→ Challenges:
**1)** From the book review, reproduce the passage from "We meet him" up to and including "or his creator.)".
**2)** According to the book review, how old is Leib Goldkorn when the reader first meets him?
**3)** List every place the book review's opening sentence names as a stop on Goldkorn's travels.

→ Passage provided:
• • • • • • •
The protagonist of the story, Leib Goldkorn, a (bad) flutist and composer who appeared in an earlier Epstein work, is a 20th-century Candide, bouncing from Europe to Hollywood to Rio to Hawaii to New York. He lands in and out of trouble and causing a certain amount of havoc as he makes his benighted but intrepid way from situation to situation. Unlike Voltaire's hero, however, Goldkorn is self-centered and self-aggrandizing, determined to get his (bad) opera about the Biblical Esther to the ears of artistic decision makers no matter what performance he disrupts or whose lives he endangers.

We meet him at age 96, in the fifth-floor water closet of his Upper West Side tenement building, trying to achieve an erection so he can gratify himself per doctor's orders to relieve a beleaguered prostate. Inch by inch by little inch, he reports his progress. Overshare! One of the means he uses to get excited is to reminisce on sexy images and experiences of his youth, including seeing the Norwegian skater Sonja Henie, at the 1936 Winter Olympics in Bavaria and then meeting her in Hollywood two years later. (The fact that Henie was a notorious anti-Semite is noted in the novel but does not seem to bother Goldkorn or his creator.)

Ice Fire Wateri can be mildly amusing at its most Voltairesque, such as when Goldkorn, about to be arrested for placing his Esther score on the music stands of a Paris orchestra, receives a telegram inviting him to Hollywood to score Henie's next movie. (The telegram turns out to be intended for renowned composer E.W. Korngold, of course.) But most of the time Goldkorn, both as character and narrator, is just annoying, and by the last section, the story is way too dependent on creaky plot devices like coincidence and repeating characters, not to mention the old "it's only a movie" gag. Goldkorn's mangling of English after almost 60 years of living in America comes off not so much as colorful but as an indication of his cluelessness--and gets old very fast.

Candide was an endearing character despite his own cluelessness because of his modesty, his good will toward his fellow humans, and his youth. An egomaniacal, stubbornly obtuse (though too sharp to be senile) Candide who appears to have learned nothing about people in 96 years of living isn't funny--he's just a mess, and so is this novel.
• • • • • • •
→ Rows:

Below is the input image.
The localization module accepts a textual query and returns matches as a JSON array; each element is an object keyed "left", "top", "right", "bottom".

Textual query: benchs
• • • • • • •
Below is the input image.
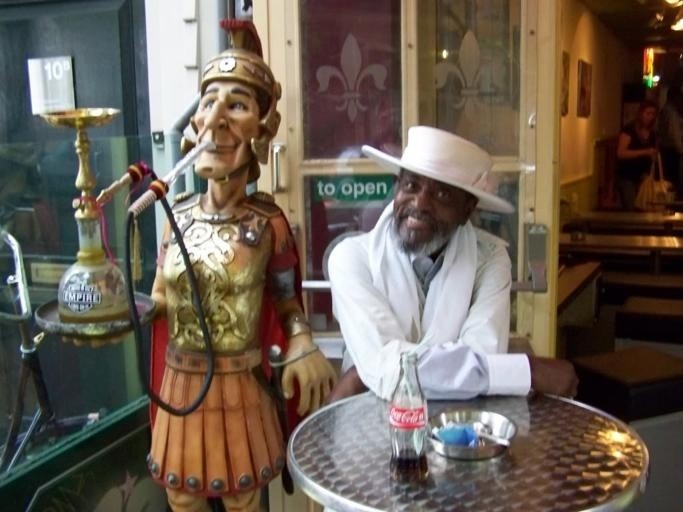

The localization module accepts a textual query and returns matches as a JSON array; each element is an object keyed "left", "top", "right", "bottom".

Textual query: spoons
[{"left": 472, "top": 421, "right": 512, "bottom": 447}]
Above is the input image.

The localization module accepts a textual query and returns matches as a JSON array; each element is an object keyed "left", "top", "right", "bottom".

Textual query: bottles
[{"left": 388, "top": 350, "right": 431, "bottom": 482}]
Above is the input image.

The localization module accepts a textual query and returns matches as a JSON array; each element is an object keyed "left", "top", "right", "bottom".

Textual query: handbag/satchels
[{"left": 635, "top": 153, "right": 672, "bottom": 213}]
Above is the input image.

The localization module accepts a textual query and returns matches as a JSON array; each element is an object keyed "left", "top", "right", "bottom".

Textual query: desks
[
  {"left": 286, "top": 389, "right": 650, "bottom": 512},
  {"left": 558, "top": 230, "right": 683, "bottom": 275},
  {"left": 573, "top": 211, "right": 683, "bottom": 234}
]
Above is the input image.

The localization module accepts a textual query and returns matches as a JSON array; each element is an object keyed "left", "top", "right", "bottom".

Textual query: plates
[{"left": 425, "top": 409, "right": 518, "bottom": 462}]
• • • • • • •
→ Problem solutions:
**1)**
We meet him at age 96, in the fifth-floor water closet of his Upper West Side tenement building, trying to achieve an erection so he can gratify himself per doctor's orders to relieve a beleaguered prostate. Inch by inch by little inch, he reports his progress. Overshare! One of the means he uses to get excited is to reminisce on sexy images and experiences of his youth, including seeing the Norwegian skater Sonja Henie, at the 1936 Winter Olympics in Bavaria and then meeting her in Hollywood two years later. (The fact that Henie was a notorious anti-Semite is noted in the novel but does not seem to bother Goldkorn or his creator.)

**2)** He is 96.

**3)** Europe, Hollywood, Rio, Hawaii, New York